WRITTEN TASK → Report every line in the listing that contains the word "nearest", matching upper and lower case exactly.

DATA LINES →
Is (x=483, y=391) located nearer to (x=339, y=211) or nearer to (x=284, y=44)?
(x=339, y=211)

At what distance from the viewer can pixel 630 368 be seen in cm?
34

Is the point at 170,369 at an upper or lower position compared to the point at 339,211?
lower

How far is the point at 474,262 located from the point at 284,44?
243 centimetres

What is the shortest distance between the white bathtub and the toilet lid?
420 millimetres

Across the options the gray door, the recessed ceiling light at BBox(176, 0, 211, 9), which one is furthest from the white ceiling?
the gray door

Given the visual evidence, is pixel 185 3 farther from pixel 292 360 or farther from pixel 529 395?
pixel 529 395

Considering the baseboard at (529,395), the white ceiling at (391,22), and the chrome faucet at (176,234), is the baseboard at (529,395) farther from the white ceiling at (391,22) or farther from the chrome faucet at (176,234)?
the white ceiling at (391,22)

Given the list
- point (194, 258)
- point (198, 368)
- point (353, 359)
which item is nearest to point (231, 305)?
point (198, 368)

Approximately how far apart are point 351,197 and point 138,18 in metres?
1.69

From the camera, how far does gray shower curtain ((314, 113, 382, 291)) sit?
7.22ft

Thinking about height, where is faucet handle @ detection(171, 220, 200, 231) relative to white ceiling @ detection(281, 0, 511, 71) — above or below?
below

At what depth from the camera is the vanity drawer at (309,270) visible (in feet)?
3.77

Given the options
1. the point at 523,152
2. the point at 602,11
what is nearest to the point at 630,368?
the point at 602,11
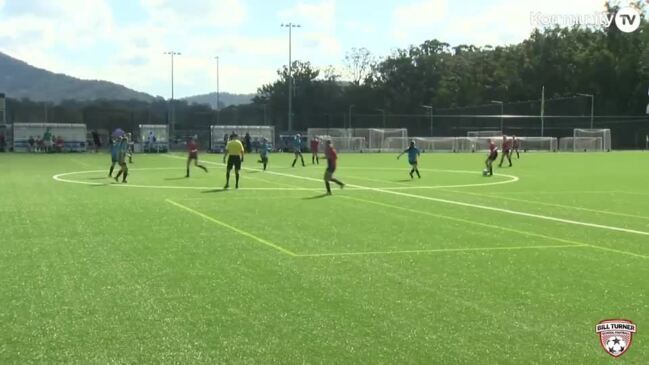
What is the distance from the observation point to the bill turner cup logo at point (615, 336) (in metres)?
5.97

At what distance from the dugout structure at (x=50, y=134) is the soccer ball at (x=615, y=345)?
60536mm

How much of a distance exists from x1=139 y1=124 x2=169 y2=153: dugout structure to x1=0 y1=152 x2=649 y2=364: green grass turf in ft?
157

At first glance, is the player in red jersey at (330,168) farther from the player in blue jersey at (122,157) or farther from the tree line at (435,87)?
the tree line at (435,87)

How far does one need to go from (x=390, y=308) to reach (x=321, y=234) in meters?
5.48

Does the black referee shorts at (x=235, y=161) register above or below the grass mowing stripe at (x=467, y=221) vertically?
above

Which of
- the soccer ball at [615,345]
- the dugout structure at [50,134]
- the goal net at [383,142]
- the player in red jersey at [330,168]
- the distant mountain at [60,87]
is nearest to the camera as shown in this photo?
the soccer ball at [615,345]

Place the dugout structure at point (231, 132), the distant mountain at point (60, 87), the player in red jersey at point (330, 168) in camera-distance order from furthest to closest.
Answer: the distant mountain at point (60, 87)
the dugout structure at point (231, 132)
the player in red jersey at point (330, 168)

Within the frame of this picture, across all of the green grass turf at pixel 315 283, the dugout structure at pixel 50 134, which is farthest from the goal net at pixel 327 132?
the green grass turf at pixel 315 283

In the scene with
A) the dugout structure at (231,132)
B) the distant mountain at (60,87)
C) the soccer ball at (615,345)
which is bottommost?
the soccer ball at (615,345)

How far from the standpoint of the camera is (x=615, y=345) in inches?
236

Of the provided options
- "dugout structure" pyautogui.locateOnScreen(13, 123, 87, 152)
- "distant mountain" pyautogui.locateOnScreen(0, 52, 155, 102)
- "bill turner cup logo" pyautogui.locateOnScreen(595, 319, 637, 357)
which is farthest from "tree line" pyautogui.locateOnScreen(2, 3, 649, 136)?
"bill turner cup logo" pyautogui.locateOnScreen(595, 319, 637, 357)

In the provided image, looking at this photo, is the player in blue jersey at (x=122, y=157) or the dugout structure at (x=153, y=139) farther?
the dugout structure at (x=153, y=139)

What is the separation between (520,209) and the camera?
17.8 meters

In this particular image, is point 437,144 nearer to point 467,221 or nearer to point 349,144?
point 349,144
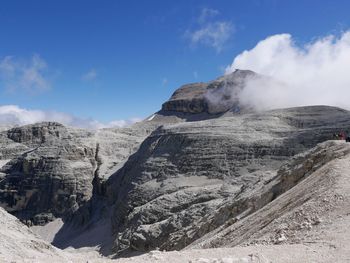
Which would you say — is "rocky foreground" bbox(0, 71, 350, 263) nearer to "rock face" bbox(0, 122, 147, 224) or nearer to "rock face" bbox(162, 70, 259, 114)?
"rock face" bbox(0, 122, 147, 224)

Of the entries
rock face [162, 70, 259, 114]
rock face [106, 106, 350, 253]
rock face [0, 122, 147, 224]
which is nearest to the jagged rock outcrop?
rock face [106, 106, 350, 253]

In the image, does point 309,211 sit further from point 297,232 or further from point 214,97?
point 214,97

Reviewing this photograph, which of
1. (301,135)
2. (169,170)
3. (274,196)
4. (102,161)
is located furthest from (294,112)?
(274,196)

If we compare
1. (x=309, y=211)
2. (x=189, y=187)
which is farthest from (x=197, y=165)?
(x=309, y=211)

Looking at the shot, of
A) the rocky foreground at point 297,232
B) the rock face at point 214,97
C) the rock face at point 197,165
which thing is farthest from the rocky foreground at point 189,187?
the rock face at point 214,97

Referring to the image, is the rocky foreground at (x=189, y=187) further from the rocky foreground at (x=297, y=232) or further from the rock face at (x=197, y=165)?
the rock face at (x=197, y=165)
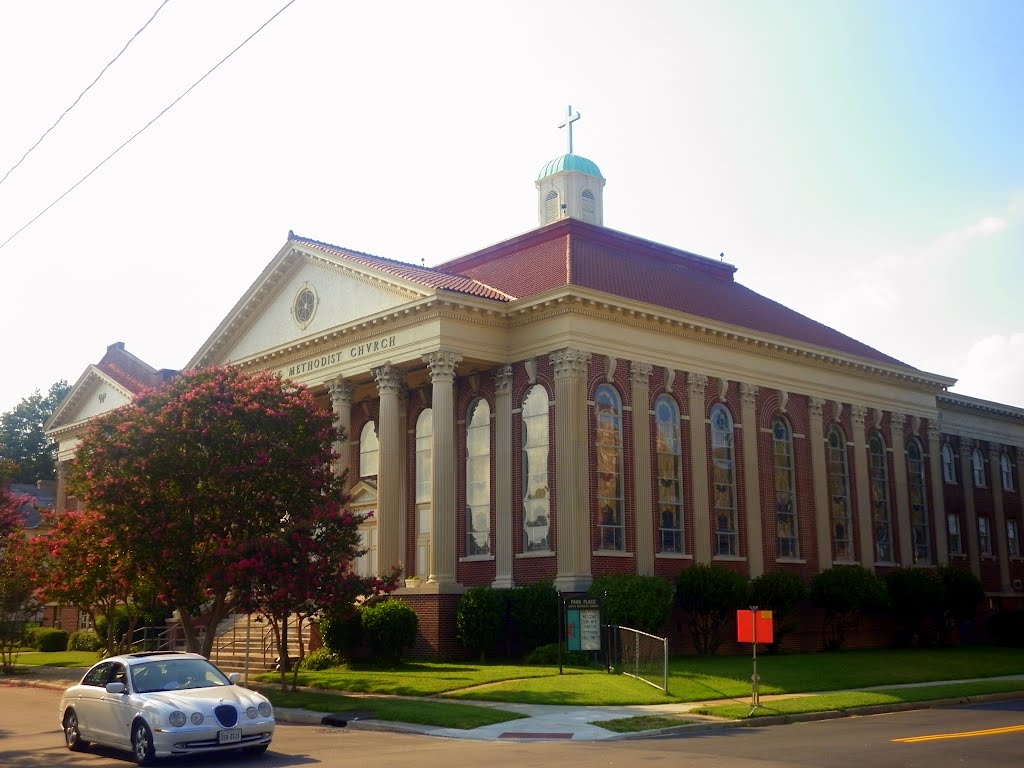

THE RESULT →
which item is nearest to point (231, 305)?
what is nearest to the point at 630,368?
is nearest to the camera as shown in this photo?
which is nearest to the jagged rock outcrop?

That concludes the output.